The cost side includes not only obvious expenses for licenses and hardware, but also hidden costs for data cleansing, employee training, and ongoing system maintenance. Particularly critical are the often underestimated change management costs that arise when employees have to learn new workflows.
On the benefits side, several categories can be distinguished: Direct monetary advantages through cost savings or increased sales are the easiest to quantify. For example, one retailer achieved a 380 percent ROI within three years through AI-supported inventory optimization. Less obvious, but often valuable, are indirect benefits such as improved decision quality, reduced error rates, or increased customer satisfaction.
Operational key performance indicators as a success indicator
In addition to financial metrics, operational key performance indicators (KPIs) play a crucial role in evaluating the added value of AI. Process efficiency can be measured by time savings on recurring tasks. For example, Microsoft was able to reduce manual planning processes by 50 percent and increase on-time planning by 75 percent through AI-supported supply chain optimization.
Error reduction is another important indicator. AI systems can surpass the accuracy of human decisions in many areas, which directly translates into reduced costs through less rework or complaints. One financial services provider achieved a 250 percent ROI within one year through AI-based fraud detection.
The scalability of AI solutions offers a particular advantage: once implemented, they can often be expanded to larger datasets or more use cases without a proportional increase in costs. These economies of scale significantly enhance the long-term ROI.
Qualitative added value dimensions
Not all the benefits of AI can be directly quantified.

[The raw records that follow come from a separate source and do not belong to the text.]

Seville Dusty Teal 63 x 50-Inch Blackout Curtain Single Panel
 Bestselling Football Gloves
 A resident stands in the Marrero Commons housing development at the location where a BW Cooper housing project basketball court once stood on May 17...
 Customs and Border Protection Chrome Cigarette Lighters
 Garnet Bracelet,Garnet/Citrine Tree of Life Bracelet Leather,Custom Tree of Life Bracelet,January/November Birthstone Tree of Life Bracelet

The improved decision-making quality achieved through data-driven analytics can create significant long-term value, even if this is difficult to measure. Companies report better strategic planning when they use AI-supported market analyses and forecasts.
Employee satisfaction can increase when AI takes over repetitive tasks, allowing employees to focus on more value-adding activities. This leads to reduced employee turnover and higher productivity, the value of which can ultimately be quantified in monetary terms.
Innovation and competitiveness represent further qualitative dimensions. Companies that successfully implement AI can develop new products and services or personalize existing offerings. These innovation effects are difficult to predict but can have a transformative impact on the business model.
Managed AI as a strategic option
Definition and delimitation of Managed AI Services
Managed AI services offer an alternative to developing and implementing AI solutions in-house. A specialized service provider assumes responsibility for the entire AI lifecycle: from initial concept and model development to continuous optimization and maintenance in production.
This approach differs fundamentally from traditional Software-as-a-Service offerings, as it encompasses not only the provision of ready-made AI tools, but also strategic consulting, data preparation, and adaptation to specific business requirements. The Managed AI Provider assumes both technical and operational responsibility for the AI applications.
Advantages and challenges of Managed AI
The main advantage of managed AI lies in reducing the technical complexity for the implementing company. Instead of building their own AI expertise, companies can rely on the specialized know-how of the service provider. This lowers both the initial investment and the risk of flawed implementations.
The flexibility and scalability of managed AI services allows companies to adapt their AI usage to their specific needs. This is particularly beneficial for small and medium-sized enterprises (SMEs) that lack the resources for extensive in-house AI departments.
Nevertheless, managed AI also presents challenges. Dependence on external service providers can lead to a loss of control over critical business processes. Companies must carefully consider which AI applications they can outsource without jeopardizing their competitiveness.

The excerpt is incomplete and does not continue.